Until this barman, on this night. When I told him the whole horror story of our fuckage, he spat back, with as much nonchalance and wisdom as the Delphitic Mobil Man, “you need a Salamander Heater. Just blow it on there for as long as it takes. It’ll cost you a little bit in propane, and that’ll be the end of it.”
And then.
I mean, and then, with a chorus of angels fading in an Ode to Joy as the halo took shape behind his wondrous long grey biker mane, “If you want to swing by tomorrow morning, you can borrow mine.”
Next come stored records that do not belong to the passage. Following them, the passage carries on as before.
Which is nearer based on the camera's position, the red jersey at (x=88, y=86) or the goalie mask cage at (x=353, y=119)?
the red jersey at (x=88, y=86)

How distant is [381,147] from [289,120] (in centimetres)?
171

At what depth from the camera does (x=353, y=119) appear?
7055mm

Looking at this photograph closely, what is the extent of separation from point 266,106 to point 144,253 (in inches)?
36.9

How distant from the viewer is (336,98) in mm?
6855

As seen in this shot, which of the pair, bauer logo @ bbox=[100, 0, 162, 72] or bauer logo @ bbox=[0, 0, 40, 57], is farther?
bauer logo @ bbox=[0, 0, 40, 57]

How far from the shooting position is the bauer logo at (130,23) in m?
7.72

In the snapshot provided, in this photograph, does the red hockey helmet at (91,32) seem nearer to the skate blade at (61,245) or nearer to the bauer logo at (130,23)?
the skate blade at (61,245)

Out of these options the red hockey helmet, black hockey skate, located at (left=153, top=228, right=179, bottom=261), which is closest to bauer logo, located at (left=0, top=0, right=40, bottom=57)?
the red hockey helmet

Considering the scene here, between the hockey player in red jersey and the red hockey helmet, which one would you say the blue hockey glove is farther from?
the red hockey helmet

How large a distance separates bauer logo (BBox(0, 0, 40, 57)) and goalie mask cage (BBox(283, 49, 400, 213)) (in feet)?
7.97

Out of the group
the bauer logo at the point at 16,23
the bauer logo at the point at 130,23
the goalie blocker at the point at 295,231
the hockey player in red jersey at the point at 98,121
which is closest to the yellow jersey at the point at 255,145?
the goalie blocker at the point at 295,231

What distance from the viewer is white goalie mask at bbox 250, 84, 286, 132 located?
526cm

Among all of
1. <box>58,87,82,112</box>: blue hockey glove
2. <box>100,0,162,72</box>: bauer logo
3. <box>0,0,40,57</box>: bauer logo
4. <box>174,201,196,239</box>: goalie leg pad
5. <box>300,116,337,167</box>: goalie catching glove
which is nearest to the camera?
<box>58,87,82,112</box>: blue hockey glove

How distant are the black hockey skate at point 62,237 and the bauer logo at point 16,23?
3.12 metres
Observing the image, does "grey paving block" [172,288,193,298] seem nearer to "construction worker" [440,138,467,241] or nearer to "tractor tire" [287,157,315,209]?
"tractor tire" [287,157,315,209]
And lo, the Salamander Heater was borrowed, and blown, and the afternoon update emailed from Cooter Hollow while I toiled away in internetland read Water is beginning to flow out of the tank drain. This might work. . At which point I requested photographic evidence that I might share with you. Which was met with the following by way of response:
I’ll do the nasty work. You blabber about it. Sounds like a deal to me.Â
An unfrozen, wet, dirty deal, but a deal nonetheless.
Hahaha! That’s a great story. I really love the “Mobil” story, and I’ll never look at one the same again 😉 Glad to know your grey water tank is once again flowing freely. I do believe you got the better end of that deal.